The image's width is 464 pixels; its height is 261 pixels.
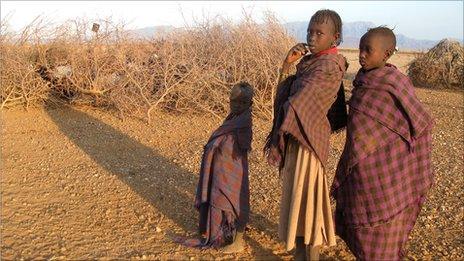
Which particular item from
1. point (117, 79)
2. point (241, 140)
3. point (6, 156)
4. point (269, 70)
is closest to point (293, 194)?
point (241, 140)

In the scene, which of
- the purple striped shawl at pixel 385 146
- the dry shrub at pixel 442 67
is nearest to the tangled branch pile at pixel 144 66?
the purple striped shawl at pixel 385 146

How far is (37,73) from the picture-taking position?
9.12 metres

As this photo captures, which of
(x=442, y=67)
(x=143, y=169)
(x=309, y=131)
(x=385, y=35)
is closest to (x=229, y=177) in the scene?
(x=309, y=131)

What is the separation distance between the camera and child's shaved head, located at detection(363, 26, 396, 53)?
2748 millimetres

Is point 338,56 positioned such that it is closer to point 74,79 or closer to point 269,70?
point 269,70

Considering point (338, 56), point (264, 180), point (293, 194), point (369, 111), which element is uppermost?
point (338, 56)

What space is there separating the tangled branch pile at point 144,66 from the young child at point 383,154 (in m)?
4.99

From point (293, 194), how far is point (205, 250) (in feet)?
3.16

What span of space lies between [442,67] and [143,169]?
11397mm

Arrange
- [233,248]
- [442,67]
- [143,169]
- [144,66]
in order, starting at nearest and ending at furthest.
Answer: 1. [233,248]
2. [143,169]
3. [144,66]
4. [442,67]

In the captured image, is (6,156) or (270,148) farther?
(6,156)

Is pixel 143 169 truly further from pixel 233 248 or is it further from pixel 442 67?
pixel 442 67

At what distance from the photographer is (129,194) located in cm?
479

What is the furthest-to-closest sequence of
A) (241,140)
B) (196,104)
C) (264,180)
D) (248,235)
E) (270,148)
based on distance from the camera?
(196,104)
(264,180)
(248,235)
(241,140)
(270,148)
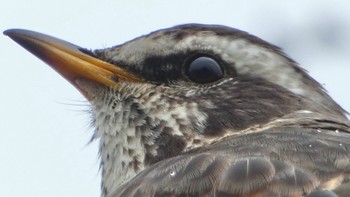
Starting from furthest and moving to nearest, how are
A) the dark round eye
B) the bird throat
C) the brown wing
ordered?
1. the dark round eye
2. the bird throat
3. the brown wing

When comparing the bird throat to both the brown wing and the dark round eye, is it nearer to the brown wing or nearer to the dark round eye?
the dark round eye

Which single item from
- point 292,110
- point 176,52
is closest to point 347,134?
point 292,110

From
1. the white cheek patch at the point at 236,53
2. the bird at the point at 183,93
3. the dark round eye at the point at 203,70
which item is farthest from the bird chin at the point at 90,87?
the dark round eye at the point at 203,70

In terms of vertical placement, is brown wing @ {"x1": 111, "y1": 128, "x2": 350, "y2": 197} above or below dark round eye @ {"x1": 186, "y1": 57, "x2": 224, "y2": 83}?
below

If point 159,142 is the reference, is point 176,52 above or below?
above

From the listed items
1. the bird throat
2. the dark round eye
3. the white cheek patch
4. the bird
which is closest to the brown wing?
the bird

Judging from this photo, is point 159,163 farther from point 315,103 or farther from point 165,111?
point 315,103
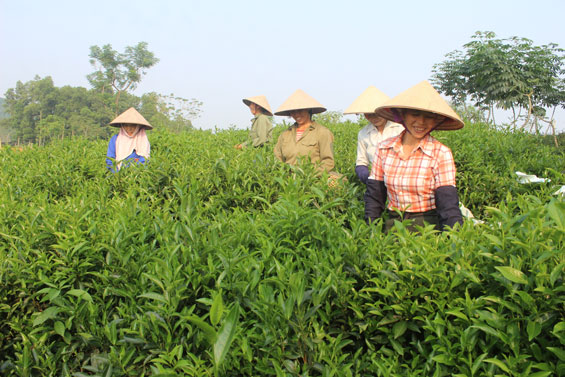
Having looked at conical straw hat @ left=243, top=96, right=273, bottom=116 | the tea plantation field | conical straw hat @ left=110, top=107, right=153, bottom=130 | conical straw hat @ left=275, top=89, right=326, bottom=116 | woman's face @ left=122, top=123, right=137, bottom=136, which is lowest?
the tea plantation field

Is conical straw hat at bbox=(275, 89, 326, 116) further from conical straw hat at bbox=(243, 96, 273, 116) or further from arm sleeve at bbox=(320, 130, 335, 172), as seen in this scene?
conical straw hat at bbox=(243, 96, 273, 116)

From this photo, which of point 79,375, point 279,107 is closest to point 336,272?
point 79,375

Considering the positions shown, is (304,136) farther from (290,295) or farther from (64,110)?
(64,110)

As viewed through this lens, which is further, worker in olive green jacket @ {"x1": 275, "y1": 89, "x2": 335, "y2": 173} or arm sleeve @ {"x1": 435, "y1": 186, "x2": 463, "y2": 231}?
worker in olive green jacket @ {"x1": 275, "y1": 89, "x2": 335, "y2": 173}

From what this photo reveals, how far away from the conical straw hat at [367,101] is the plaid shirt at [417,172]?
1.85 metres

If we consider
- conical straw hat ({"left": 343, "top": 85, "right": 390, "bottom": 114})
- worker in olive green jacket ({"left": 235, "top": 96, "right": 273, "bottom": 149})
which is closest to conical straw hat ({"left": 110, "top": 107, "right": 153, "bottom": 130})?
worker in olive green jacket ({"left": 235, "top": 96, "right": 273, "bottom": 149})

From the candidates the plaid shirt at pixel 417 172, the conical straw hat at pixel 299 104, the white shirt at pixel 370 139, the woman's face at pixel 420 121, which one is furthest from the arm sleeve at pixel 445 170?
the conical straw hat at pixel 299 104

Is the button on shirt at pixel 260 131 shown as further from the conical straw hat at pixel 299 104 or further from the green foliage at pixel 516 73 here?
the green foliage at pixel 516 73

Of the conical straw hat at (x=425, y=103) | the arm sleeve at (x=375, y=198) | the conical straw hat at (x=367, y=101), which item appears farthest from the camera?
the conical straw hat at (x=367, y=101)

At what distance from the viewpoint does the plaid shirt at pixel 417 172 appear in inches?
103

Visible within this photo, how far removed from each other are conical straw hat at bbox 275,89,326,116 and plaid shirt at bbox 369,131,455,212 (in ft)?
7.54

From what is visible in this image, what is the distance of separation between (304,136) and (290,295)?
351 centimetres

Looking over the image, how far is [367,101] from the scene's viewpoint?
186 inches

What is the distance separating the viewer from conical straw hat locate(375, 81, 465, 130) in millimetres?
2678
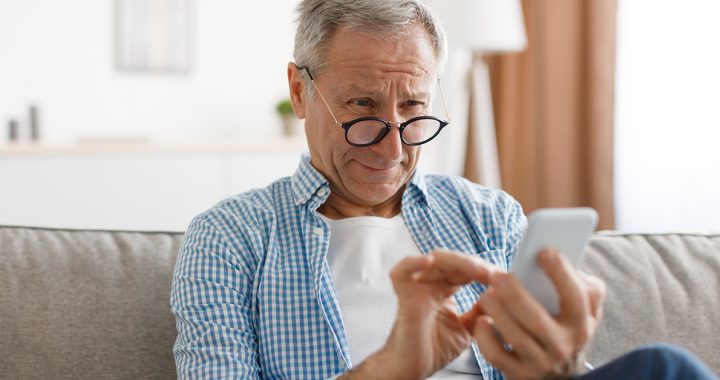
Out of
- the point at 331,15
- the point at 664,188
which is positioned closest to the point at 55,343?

* * *

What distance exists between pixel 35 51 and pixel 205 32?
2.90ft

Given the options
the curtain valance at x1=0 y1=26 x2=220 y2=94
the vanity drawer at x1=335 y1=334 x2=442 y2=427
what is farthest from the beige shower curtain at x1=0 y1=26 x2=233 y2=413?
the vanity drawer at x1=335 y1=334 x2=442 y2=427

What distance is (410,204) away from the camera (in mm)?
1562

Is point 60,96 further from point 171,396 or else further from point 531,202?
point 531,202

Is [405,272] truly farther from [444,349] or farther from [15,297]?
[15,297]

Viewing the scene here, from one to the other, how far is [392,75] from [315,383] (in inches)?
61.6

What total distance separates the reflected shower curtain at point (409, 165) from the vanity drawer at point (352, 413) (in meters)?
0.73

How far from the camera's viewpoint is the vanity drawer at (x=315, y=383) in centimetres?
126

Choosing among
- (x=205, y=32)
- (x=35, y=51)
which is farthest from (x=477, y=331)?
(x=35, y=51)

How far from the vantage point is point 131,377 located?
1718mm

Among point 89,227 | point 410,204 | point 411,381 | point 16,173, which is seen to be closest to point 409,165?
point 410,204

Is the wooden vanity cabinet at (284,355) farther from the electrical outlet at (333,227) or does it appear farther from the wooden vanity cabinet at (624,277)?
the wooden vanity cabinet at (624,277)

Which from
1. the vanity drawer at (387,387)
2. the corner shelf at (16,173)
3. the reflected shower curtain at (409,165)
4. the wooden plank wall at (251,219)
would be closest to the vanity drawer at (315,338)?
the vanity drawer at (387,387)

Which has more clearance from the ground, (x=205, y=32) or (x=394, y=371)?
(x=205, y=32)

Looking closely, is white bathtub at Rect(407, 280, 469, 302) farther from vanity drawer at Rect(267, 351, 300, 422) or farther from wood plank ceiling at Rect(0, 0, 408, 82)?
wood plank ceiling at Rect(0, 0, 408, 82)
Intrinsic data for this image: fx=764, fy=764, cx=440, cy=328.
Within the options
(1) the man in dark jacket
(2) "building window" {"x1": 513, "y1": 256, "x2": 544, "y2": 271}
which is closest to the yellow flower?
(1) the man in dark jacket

==

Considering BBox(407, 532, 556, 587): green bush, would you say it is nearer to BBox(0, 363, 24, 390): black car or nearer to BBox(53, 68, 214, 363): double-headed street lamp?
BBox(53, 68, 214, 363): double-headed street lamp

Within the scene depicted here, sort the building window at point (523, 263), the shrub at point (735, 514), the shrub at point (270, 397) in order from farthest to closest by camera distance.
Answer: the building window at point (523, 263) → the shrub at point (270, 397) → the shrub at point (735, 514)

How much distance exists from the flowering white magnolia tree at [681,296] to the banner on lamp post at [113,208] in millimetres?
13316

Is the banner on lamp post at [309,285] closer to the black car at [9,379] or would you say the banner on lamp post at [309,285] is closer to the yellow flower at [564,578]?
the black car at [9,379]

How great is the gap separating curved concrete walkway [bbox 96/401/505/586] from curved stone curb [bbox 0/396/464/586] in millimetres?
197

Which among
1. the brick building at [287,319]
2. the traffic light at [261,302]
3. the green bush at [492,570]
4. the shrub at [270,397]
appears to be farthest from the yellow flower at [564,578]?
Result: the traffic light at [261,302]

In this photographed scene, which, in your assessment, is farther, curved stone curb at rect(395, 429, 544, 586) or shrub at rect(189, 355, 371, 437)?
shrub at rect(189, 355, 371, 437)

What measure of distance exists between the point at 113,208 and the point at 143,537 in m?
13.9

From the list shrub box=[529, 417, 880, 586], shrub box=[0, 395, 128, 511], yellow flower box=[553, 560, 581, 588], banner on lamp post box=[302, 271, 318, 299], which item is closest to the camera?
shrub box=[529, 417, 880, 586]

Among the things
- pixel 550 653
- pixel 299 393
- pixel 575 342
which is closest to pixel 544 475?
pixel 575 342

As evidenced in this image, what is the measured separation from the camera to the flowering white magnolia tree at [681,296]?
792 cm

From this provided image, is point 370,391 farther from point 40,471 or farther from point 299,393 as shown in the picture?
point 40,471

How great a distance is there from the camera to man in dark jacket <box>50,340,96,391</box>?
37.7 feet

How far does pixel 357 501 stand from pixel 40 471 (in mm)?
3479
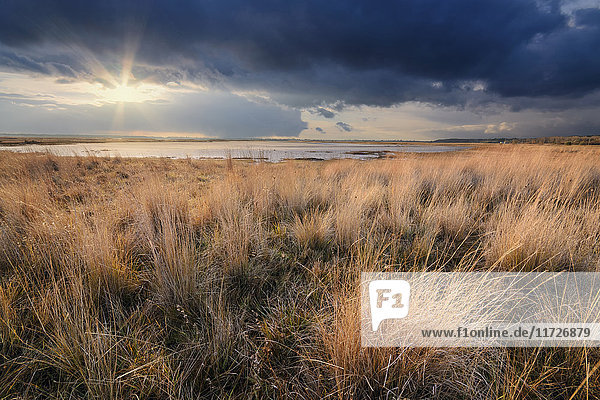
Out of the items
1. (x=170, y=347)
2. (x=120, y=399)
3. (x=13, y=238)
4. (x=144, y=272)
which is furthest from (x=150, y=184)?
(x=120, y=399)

→ Work instructions:
Render the lines from the line with "The image's width" to the line with "2748 millimetres" as a Markdown table with the columns Row and Line, giving each line its row number and dropping blank lines. Leave the pictures out of your answer.

→ Answer in full:
| Row | Line |
|---|---|
| 1 | The image's width is 464 pixels; its height is 261 pixels. |
| 2 | Which particular item from |
| 3 | 1. point (117, 79) |
| 4 | 2. point (241, 140) |
| 5 | 3. point (6, 156) |
| 6 | 4. point (269, 70) |
| 7 | is closest to point (293, 194)? |
| 8 | point (241, 140) |
| 9 | In the scene, which of |
| 10 | - the purple striped shawl at pixel 385 146 |
| 11 | - the dry shrub at pixel 442 67 |
| 12 | is nearest to the tangled branch pile at pixel 144 66? |
| 13 | the purple striped shawl at pixel 385 146 |
| 14 | How far is (37,73) from the picture-taking position? |
| 15 | 9.12 metres |
| 16 | As this photo captures, which of |
| 17 | (x=442, y=67) |
| 18 | (x=143, y=169) |
| 19 | (x=309, y=131) |
| 20 | (x=385, y=35) |
| 21 | is closest to (x=229, y=177) in the scene? |
| 22 | (x=309, y=131) |
| 23 | What is the separation distance between the camera and child's shaved head, located at detection(363, 26, 396, 53)? |
| 24 | 2748 millimetres |